• Texte à lire
○ ○ ○
8-2 Un espace de réflexion collective en
construction
Les CPIP, du fait du développement de l'écrit,
sont accoutumés à travailler seuls face à leurs publics,
du fait également de l'importance du rendu compte de leur
activité au quotidien comme décrit plus haut. La pratique des
programmes de prévention de la récidive marque une rupture avec
cette évolution. Cet échange sur les situations entre CPIP rompt
leur isolement et peut apporter un étayage dans leurs pratiques
personnelles :
H, 30 ans, CPIP, 3 ans d'ancienneté
: « Les formations qu'on a suivies, ça nous remettait vraiment
en question, parce que c'était une formation oft on était en
groupe, on a pas du tout l'habitude, on doit tenir compte des autres. Moi,
j'avais une pratique plutôt très individualiste de mon
métier. Donc, ça a vraiment modifié mes prises en charge,
et puis tout ce qu'on a appris sur autrui, ses capacités de
défense par exemple.
Tous les processus psychiques qui se mettent en place pour
éviter de se confronter à ce qui était trop douloureux, je
le voyais avant mais j'étais pas capable de l'analyser avec autant de
lucidité ; le fait aussi qu'il faille prendre un peu de temps, c'est pas
du gaspillage ».
F, 29 ans, CPIP, 3 ans
d'ancienneté : « Ça
nous pose beaucoup de questionnements sur nous, déjà, notre
propre aptitude à travailler en groupe, parce qu'on a travaillé
très longtemps avec d'autres collègue ; donc, déjà
ça, on a pas l'habitude, on est quand même souvent dans nos
bureaux, avec nos suivis.
○ ○ ○
• Données présentées
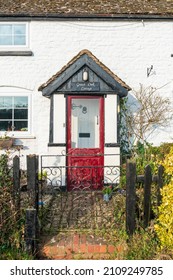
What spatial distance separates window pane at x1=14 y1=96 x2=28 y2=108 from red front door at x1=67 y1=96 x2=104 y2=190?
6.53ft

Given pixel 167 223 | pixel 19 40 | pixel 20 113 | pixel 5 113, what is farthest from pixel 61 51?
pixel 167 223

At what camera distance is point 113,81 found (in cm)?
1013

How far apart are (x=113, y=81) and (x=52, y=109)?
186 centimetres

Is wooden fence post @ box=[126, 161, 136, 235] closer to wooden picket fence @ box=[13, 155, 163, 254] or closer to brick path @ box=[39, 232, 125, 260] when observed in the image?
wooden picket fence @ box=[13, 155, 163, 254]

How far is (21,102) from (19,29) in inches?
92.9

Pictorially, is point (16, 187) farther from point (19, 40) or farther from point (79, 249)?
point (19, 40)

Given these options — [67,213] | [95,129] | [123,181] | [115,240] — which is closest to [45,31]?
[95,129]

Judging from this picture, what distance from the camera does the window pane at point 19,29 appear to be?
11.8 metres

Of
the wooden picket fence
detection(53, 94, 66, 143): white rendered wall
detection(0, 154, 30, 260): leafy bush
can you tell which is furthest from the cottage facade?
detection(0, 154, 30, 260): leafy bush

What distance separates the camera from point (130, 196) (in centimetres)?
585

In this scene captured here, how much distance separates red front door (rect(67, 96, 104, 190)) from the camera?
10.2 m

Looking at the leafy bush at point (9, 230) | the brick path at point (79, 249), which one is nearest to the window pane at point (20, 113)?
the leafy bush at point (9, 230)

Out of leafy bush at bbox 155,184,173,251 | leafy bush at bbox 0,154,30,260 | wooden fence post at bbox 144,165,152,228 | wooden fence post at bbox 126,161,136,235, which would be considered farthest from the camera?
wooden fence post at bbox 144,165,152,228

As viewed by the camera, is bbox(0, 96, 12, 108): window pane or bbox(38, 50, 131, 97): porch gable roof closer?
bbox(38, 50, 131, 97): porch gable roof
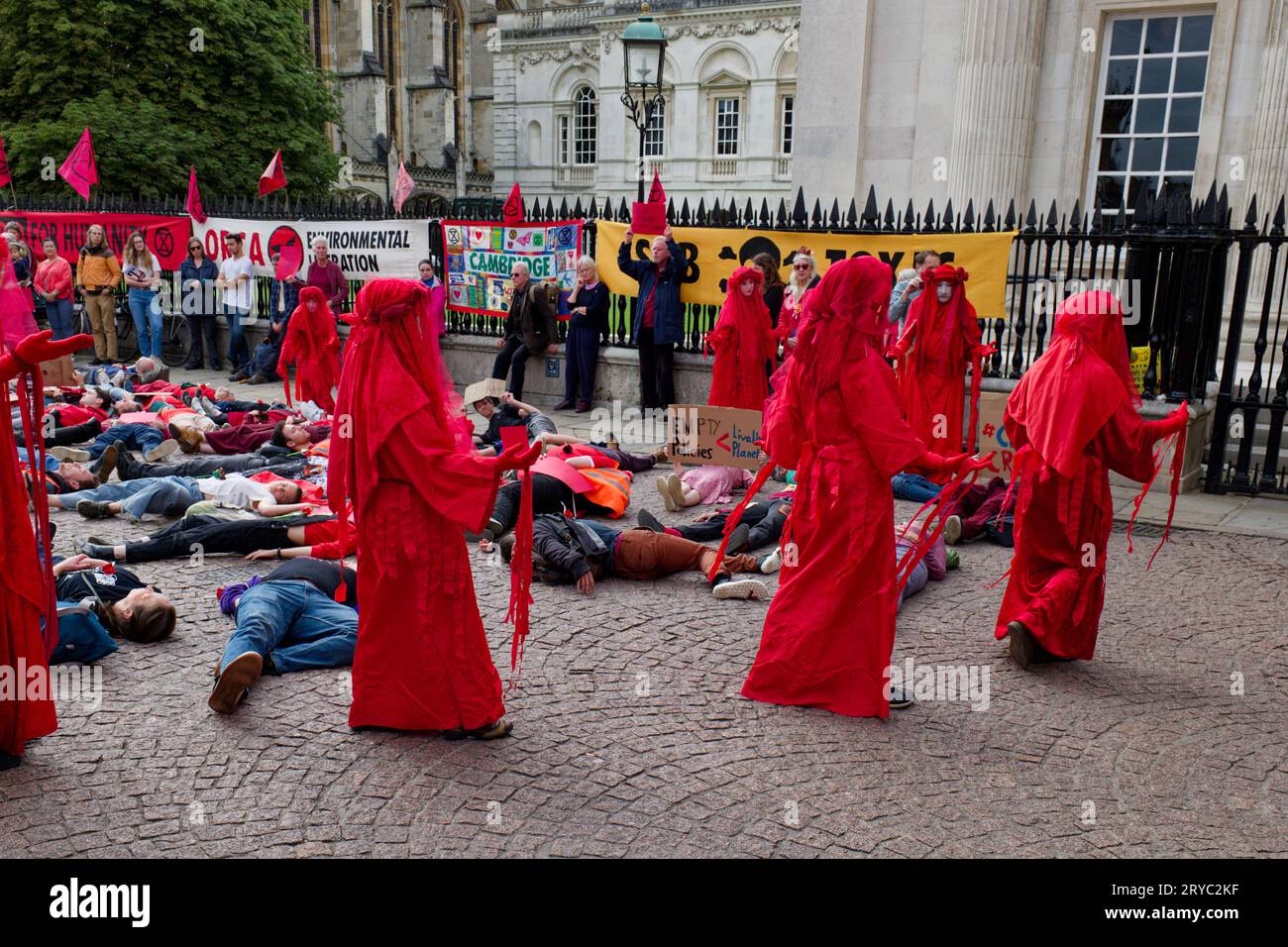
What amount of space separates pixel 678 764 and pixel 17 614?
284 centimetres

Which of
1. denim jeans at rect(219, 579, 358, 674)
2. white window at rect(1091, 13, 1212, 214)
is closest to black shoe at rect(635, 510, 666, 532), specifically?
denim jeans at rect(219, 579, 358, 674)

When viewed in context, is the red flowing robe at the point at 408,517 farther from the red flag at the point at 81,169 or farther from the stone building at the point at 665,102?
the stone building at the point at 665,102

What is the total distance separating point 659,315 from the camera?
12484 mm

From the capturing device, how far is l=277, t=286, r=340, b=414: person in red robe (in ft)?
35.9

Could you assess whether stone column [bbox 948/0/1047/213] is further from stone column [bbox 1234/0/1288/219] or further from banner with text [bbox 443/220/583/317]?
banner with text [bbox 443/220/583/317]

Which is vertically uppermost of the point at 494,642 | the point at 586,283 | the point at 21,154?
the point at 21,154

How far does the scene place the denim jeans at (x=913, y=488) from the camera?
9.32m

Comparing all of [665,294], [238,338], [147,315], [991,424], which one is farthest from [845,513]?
○ ○ ○
• Votre tâche
Restituez tel quel le passage du texte sur le travail collectif des CPIP qui va de « Tous les processus » jusqu'à « avec nos suivis. » inclus.

• Réponse
Tous les processus psychiques qui se mettent en place pour
éviter de se confronter à ce qui était trop douloureux, je
le voyais avant mais j'étais pas capable de l'analyser avec autant de
lucidité ; le fait aussi qu'il faille prendre un peu de temps, c'est pas
du gaspillage ».
F, 29 ans, CPIP, 3 ans
d'ancienneté : « Ça
nous pose beaucoup de questionnements sur nous, déjà, notre
propre aptitude à travailler en groupe, parce qu'on a travaillé
très longtemps avec d'autres collègue ; donc, déjà
ça, on a pas l'habitude, on est quand même souvent dans nos
bureaux, avec nos suivis.